* [Exercise details] In the records below, replace every occurrence of "Baby" with "Infant" and leave everything else unchanged. Return the text lines only, without the pictures.

Data records
━━━━━━━━

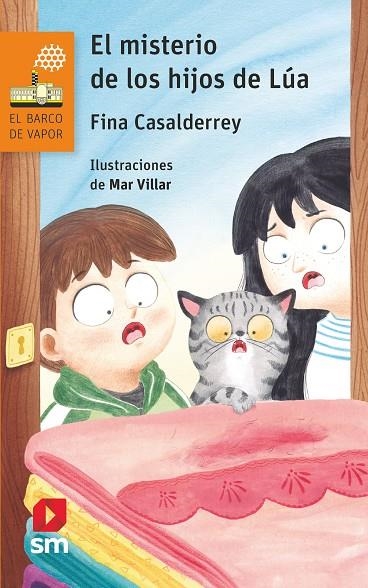 BBN EL MISTERIO DE LOS HIJOS DE LÚA | 9788413189802 | Casalderrey, Fina | Librería Castillón - Comprar libros online Aragón, Barbastro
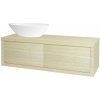 Dreja Umývadlová skriňa STORM SZZ2 120 (umývadlo Triumph) - L04 Béžová vysoký lesk / L04 Béžová vysoký lesk / Levé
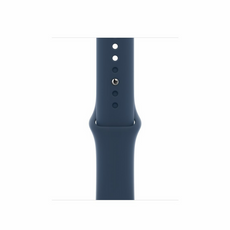 Оригінал Apple Пояс Sport Band 45 мм Abyss Blue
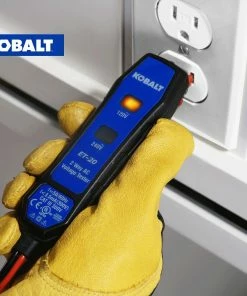 Kobalt Test Meters 120V To 240V Analog Voltage/Continuity Voltage Tester -Kobalt Best Sale 41453203
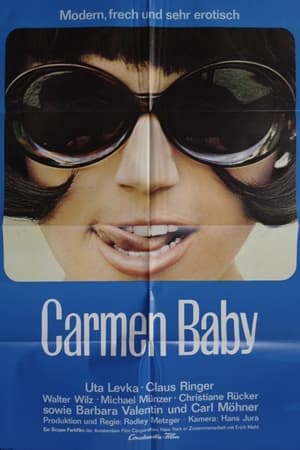 Carmen, Baby poszter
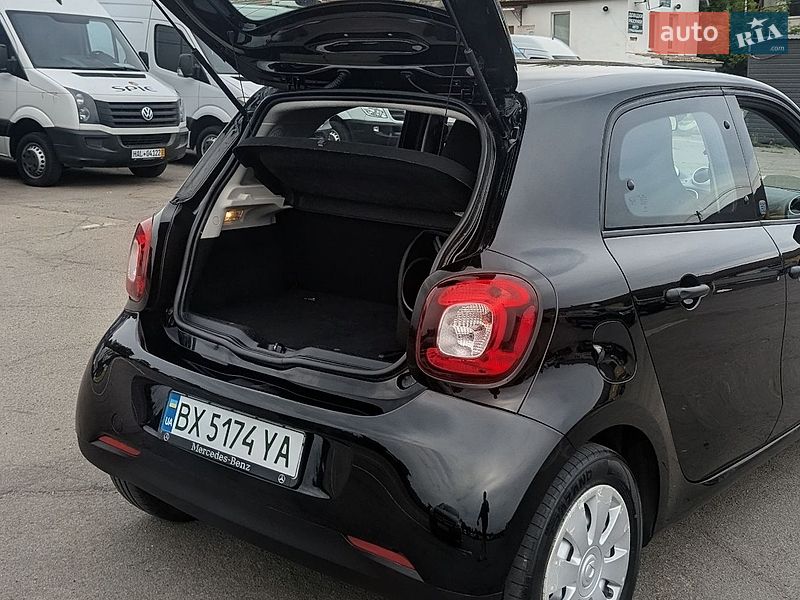 Хэтчбек Smart EQ Forfour 2019 в Ровно фото 4 Хэтчбек Smart EQ Forfour 2019 в Ровно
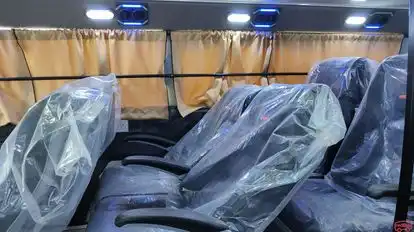 Shree Krishna Travels Bus-Seats Image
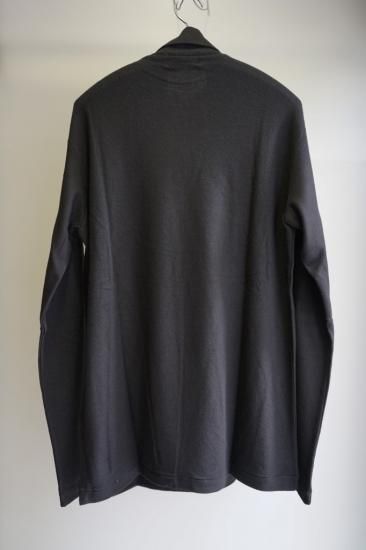 YOHJI YAMAMOTO ウールエアー天竺重ねタートル(HC-T33-177)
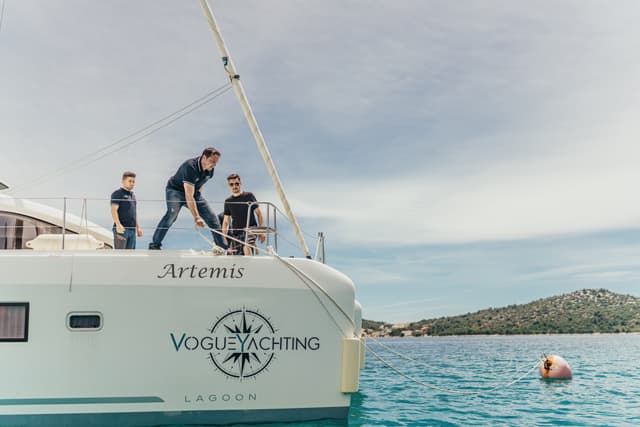 Lagoon 42 - photo 26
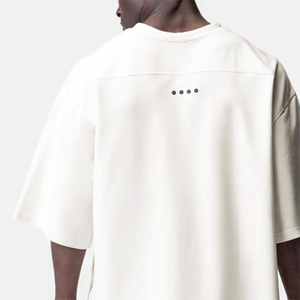 Camiseta extragrande elegante para hombre en algodón para un ajuste relajado y un uso diario cómodo - Product Image 5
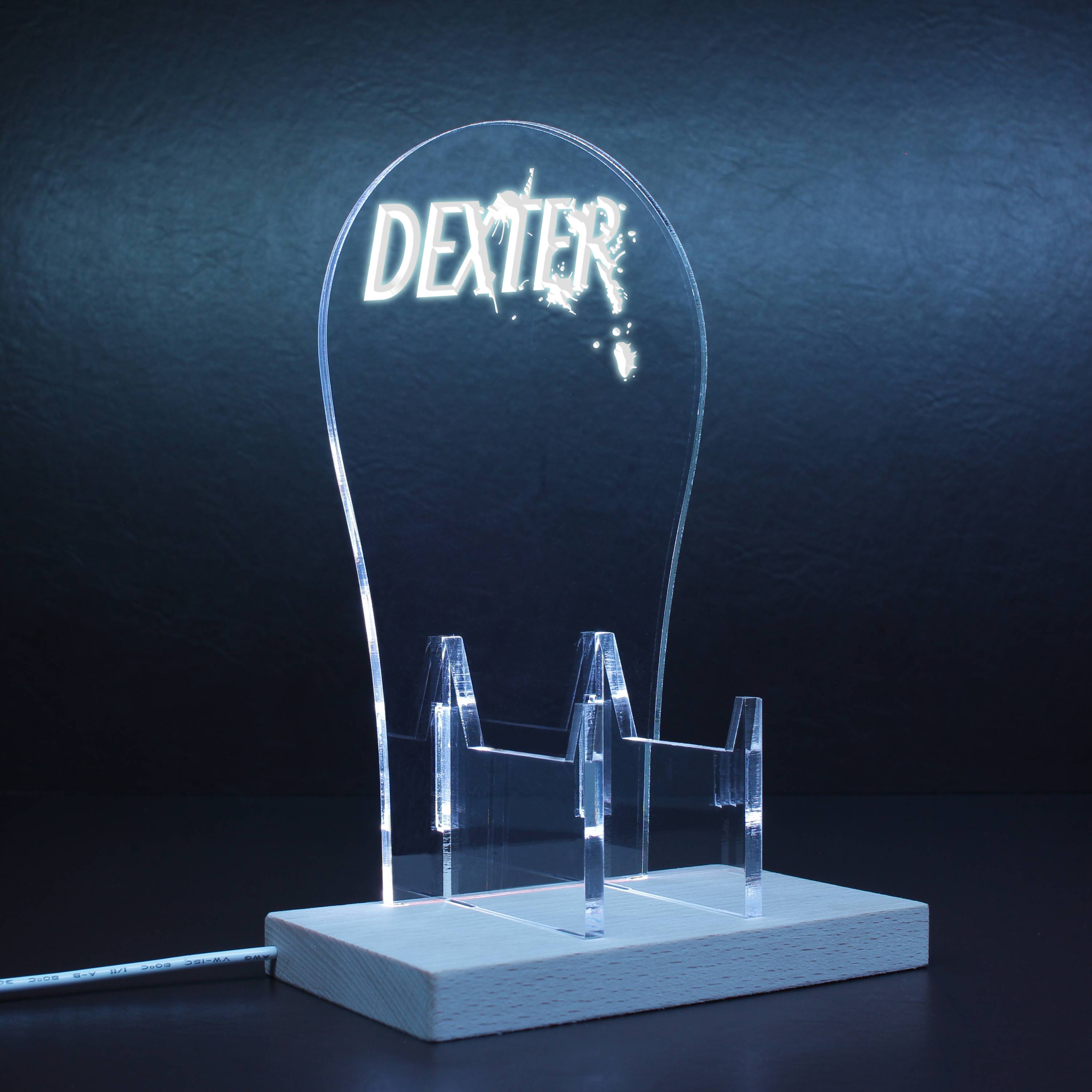 Dexter Morgan RGB LED Gaming Headset Controller Stand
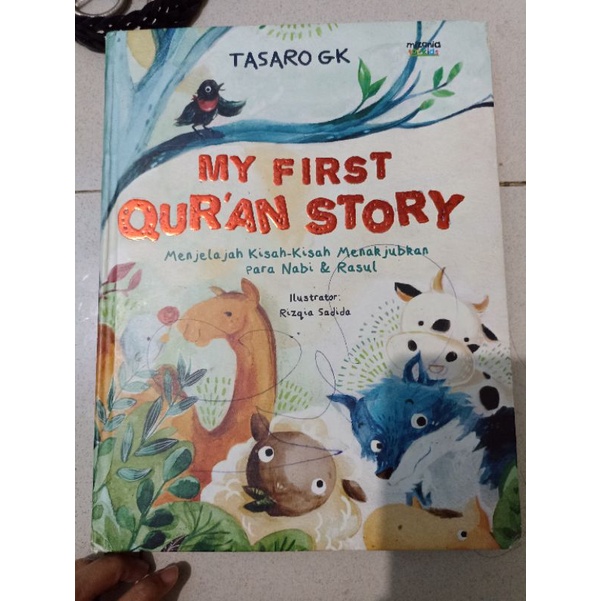 My First Quran Story Tasaro GK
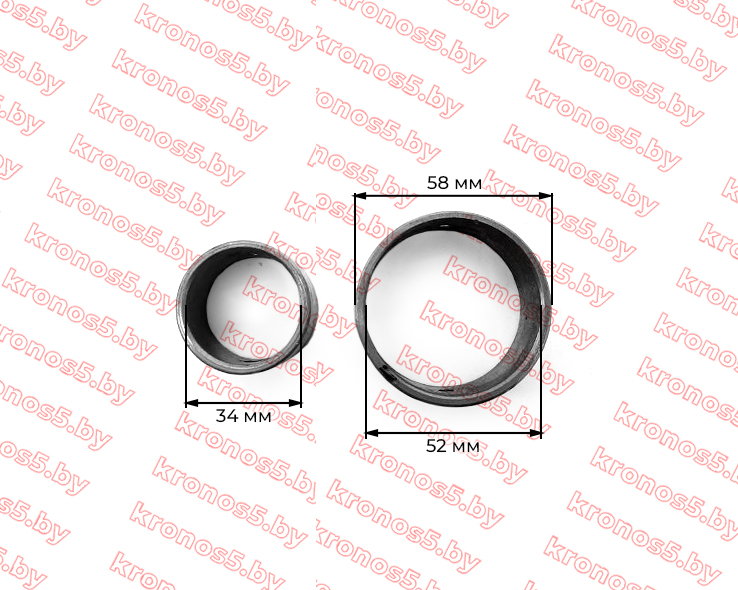 «Комплект втулок распредвала KM138 SF138» - фото 2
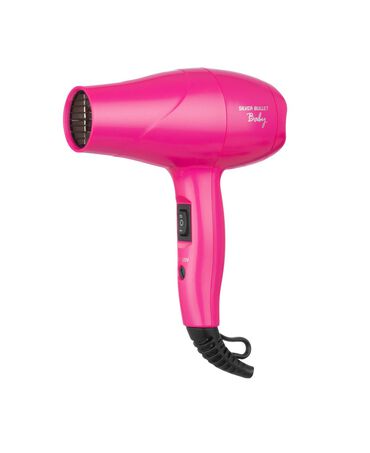 Baby Travel Hair Dryer - Pink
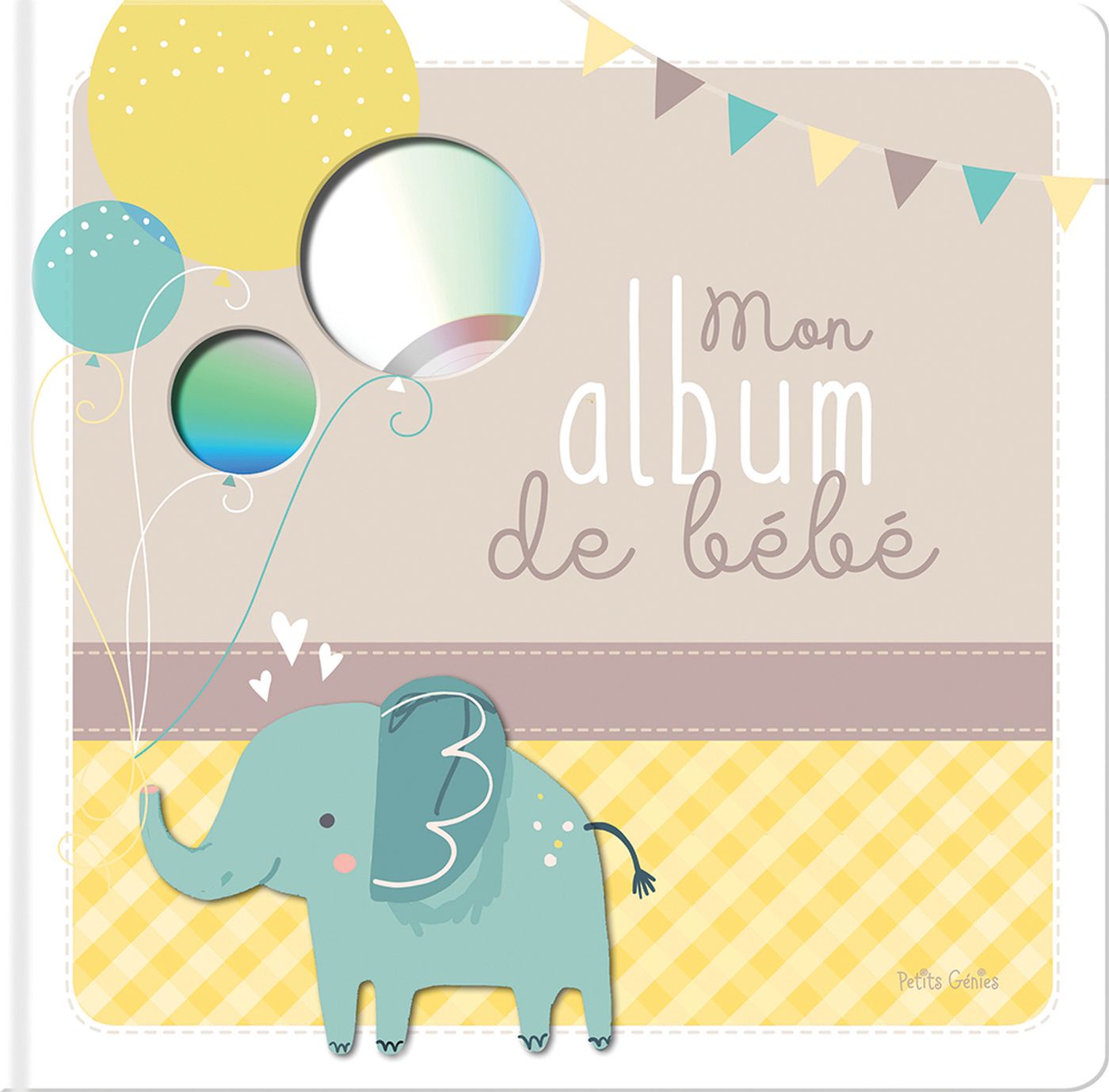 Livre Mon album de bébé - Claire Chabot (Livre d'occasion) - ISBN 1988142903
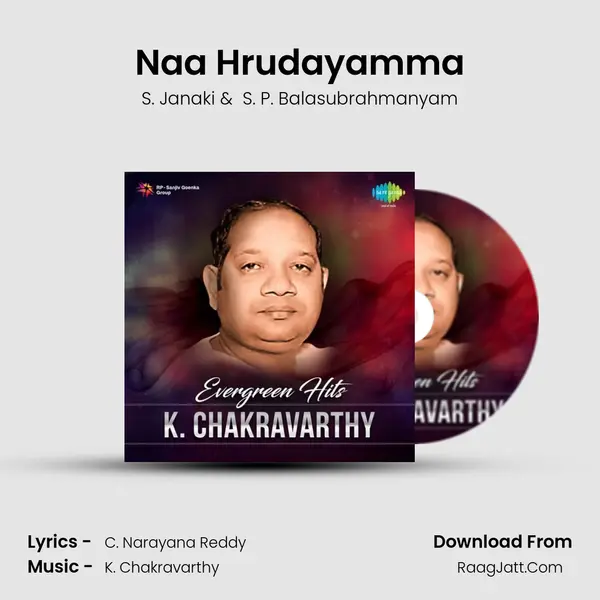 Naa Hrudayamma MP3 Song by S. Janaki Cover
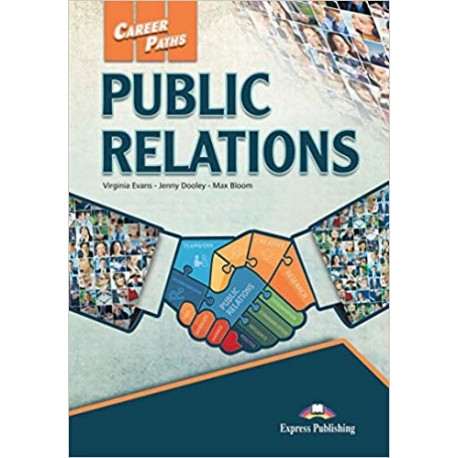 Career Paths Public Relations - Student´s Book with Digibook App. Career Paths Public Relations - Student´s Book with Digibook App.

━━━━━━━━

* [Completed task]
 BBN EL MISTERIO DE LOS HIJOS DE LÚA | 9788413189802 | Casalderrey, Fina | Librería Castillón - Comprar libros online Aragón, Barbastro
 Dreja Umývadlová skriňa STORM SZZ2 120 (umývadlo Triumph) - L04 Béžová vysoký lesk / L04 Béžová vysoký lesk / Levé
 Оригінал Apple Пояс Sport Band 45 мм Abyss Blue
 Kobalt Test Meters 120V To 240V Analog Voltage/Continuity Voltage Tester -Kobalt Best Sale 41453203
 Carmen, Infant poszter
 Хэтчбек Smart EQ Forfour 2019 в Ровно фото 4 Хэтчбек Smart EQ Forfour 2019 в Ровно
 Shree Krishna Travels Bus-Seats Image
 YOHJI YAMAMOTO ウールエアー天竺重ねタートル(HC-T33-177)
 Lagoon 42 - photo 26
 Camiseta extragrande elegante para hombre en algodón para un ajuste relajado y un uso diario cómodo - Product Image 5
 Dexter Morgan RGB LED Gaming Headset Controller Stand
 My First Quran Story Tasaro GK
 «Комплект втулок распредвала KM138 SF138» - фото 2
 Infant Travel Hair Dryer - Pink
 Livre Mon album de bébé - Claire Chabot (Livre d'occasion) - ISBN 1988142903
 Naa Hrudayamma MP3 Song by S. Janaki Cover
 Career Paths Public Relations - Student´s Book with Digibook App. Career Paths Public Relations - Student´s Book with Digibook App.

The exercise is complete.